══ Text segment ══
The RDSP helps those that suffer from arthritis and other disabilities save for financial security in the future, not unlike a retirement plan. This savings plan is designed to take the stress and worry out of financial security for those that suffer from arthritis all over the country, and can assist in saving for the future through tax sheltering and matched grants from the Provincial or Federal government.
Disability Tax Credit Application
The Disability Tax Credit Application can be obtained from the Canada Revenue Agency by requesting Tax Form T2201. The form comes in two parts, part A and part B, and each part is to be filled out by separate parties.
- Tax Form T2201 Part A – is to be filled out by the individual requesting the Disability Tax Credit or their parent, caregiver, or legal representative.
- Tax Form T2201 Part B – is to be completed by a licensed doctor with a specialty in the area of the disability in question. (i.e.: Visual impairment must be completed by a registered optometrist, hearing impairment must be completed by a registered audiologist, etc.)
Approval of Tax Form T2201 is Mandatory For Disability Tax Credit Approval
Once your party and your licensed doctor have completely filled out the Tax Form T2201, it must be sent in to the CRA (Canada Revenue Agency)for approval. Once the Tax Form T2201 has been approved by the CRA, the Disability Tax Credit certificate remains valid for as long as the applying party suffers from his or her disability and does not have to be renewed or re-approved.
═══
• _Set of tasks_:
A) According to the text on the RDSP and the Disability Tax Credit, who must complete Part B of Tax Form T2201?
B) Rewrite the paragraph beginning "Once your party and your licensed doctor" from the text on the RDSP and the Disability Tax Credit as a short bulleted list that keeps its main facts.
C) Continue the text on the RDSP and the Disability Tax Credit from where it stops, in the same plain style.
══ Given data ══
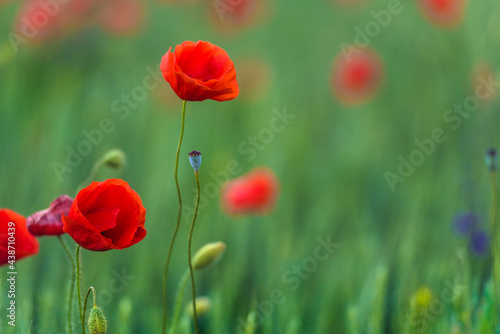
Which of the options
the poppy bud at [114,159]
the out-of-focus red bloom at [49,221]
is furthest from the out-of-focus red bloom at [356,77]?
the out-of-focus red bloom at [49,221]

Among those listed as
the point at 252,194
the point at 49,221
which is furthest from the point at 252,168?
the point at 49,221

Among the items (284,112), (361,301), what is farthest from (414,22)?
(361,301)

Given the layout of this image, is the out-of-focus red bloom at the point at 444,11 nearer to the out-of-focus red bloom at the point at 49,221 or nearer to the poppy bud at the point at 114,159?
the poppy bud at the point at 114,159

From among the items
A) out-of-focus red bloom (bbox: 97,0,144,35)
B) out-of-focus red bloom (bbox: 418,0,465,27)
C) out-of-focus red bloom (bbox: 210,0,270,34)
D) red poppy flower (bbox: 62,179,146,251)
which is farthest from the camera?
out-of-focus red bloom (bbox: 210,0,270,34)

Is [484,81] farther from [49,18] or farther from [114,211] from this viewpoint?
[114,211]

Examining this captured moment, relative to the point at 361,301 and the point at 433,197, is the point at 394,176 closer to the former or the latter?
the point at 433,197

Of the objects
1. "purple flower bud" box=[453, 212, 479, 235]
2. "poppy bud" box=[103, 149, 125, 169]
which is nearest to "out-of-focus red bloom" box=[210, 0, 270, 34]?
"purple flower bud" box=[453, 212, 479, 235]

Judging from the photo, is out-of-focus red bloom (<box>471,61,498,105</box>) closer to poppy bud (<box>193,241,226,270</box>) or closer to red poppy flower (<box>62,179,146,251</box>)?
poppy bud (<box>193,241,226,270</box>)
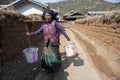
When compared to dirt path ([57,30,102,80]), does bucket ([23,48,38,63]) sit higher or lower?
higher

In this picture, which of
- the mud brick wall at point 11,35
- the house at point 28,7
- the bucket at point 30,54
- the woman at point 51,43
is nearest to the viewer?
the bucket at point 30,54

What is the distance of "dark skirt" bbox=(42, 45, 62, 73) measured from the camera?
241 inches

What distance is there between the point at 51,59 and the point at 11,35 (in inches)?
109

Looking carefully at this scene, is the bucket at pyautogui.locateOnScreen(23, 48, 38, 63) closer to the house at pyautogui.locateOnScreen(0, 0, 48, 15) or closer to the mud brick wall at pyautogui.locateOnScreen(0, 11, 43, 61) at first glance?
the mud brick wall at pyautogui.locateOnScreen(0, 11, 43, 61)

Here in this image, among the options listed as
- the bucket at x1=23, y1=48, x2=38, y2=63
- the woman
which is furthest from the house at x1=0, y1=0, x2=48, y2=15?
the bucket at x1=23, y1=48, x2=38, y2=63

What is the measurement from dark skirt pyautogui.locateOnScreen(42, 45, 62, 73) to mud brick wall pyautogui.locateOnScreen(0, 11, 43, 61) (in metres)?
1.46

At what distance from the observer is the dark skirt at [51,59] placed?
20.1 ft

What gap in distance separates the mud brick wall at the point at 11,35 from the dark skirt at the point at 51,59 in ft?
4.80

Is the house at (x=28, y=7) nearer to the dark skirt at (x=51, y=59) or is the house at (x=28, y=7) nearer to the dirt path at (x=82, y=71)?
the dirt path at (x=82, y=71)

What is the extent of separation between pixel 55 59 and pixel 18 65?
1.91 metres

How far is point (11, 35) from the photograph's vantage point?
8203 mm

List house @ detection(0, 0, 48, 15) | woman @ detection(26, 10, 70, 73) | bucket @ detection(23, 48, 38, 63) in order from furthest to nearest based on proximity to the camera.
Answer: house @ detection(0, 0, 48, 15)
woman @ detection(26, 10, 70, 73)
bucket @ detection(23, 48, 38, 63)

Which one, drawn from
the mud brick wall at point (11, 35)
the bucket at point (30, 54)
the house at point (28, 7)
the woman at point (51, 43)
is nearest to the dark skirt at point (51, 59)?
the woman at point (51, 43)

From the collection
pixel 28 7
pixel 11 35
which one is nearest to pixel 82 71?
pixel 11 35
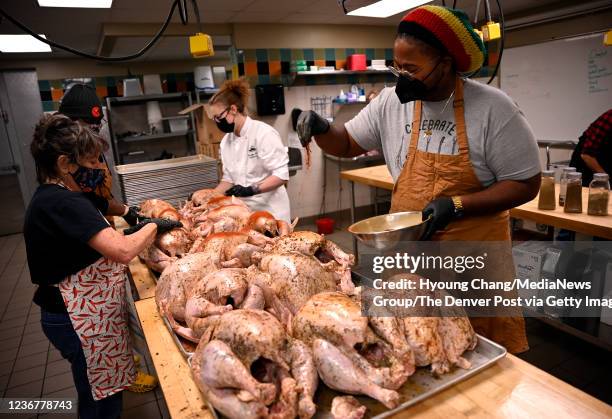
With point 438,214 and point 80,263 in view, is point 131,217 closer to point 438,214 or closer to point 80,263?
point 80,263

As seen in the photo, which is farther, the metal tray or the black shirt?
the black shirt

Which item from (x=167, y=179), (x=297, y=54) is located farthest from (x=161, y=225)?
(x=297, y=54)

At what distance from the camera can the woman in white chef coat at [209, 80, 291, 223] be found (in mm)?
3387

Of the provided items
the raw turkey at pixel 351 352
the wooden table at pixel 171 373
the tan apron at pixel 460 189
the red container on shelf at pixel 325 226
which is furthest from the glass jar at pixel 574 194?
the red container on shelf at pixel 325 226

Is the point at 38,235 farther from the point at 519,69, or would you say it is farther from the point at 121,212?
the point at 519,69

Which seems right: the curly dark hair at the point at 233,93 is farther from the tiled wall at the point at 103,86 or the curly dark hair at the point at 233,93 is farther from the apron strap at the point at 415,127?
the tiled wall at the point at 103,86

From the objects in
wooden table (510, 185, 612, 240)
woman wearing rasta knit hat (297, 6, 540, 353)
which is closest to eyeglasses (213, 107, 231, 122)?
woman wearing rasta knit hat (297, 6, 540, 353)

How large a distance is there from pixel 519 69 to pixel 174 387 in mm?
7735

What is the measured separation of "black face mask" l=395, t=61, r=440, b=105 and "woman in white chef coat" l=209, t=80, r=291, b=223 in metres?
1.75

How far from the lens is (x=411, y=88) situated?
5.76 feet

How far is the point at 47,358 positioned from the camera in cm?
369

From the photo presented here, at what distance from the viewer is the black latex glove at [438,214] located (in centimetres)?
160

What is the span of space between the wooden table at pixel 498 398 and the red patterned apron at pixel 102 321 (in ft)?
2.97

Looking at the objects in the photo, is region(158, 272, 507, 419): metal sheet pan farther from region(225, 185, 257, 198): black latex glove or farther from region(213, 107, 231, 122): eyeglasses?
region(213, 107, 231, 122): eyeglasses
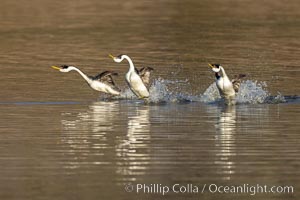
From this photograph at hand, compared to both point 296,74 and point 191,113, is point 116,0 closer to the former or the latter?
═══
══ Given data ══
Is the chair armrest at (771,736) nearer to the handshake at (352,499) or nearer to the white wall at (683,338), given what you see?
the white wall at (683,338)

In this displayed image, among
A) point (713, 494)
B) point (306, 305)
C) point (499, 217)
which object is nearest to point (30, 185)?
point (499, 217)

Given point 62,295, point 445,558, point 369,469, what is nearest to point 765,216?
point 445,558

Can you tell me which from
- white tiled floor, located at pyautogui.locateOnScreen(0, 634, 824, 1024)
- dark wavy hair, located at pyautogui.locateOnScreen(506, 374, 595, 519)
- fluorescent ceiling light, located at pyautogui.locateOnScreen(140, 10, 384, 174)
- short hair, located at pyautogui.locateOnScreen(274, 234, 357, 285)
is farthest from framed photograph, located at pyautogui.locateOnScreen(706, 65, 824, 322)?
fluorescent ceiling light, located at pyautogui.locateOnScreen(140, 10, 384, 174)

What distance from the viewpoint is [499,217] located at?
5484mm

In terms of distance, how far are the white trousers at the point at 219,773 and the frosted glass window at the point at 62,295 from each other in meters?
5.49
═══
• _Answers by item_:
A) A licensed doctor with a specialty in the area of the disability in question.

B)
- After both parties complete Tax Form T2201, it must be sent to the Canada Revenue Agency (CRA) for approval.
- Once the CRA approves the form, the Disability Tax Credit certificate stays valid for as long as the applicant has the disability.
- The certificate does not need to be renewed or re-approved.

C)
If the Disability Tax Credit applicant does not have taxable income, or does not need the full Disability Tax Credit to wipe out owed taxes, the Disability Tax Credit amount can be transferred in part or in full to another person, including a parent, caregiver, legal guardian, or Henson Trust. The recipient of the remainder of the Disability Tax Credit does not have to live with the applicant making the transfer. (This is an extremely relevant fact to cases involving a Henson Trust beneficiary).
- Disability Tax Credit Amount – When the DTC is not used to bring the taxes to zero to those who receive it, it may be transferred to anyone who has provided basic care to the individual such as food, shelter, clothing, etc. This fact is commonly overlooked by parents and caregivers who think that only those who apply for it can use the DTC.
- Caregiver Tax Credit Amount – If an individual with a disability, like arthritis, lives with another party who is not their parent or legal guardian for any part of a year, that party is entitled to the Caregiver Tax Credit Amount. This credit cannot be claimed if the dependent was only visiting, it is designed for situations such as group homes and the like.
According to the Canada Revenue Agency (CRA), the amounts of the Disability Tax Credit in the year 2012 broke down as follows:
- 18 year of age or older received up to $7,546.00
- Under 18 years of age received up to $7,546.00 with a disabled child supplement of up to $4,402.00
Should a Registered Retirement Savings Plan (RRSP) Rollover be Included in Your Financial Plan?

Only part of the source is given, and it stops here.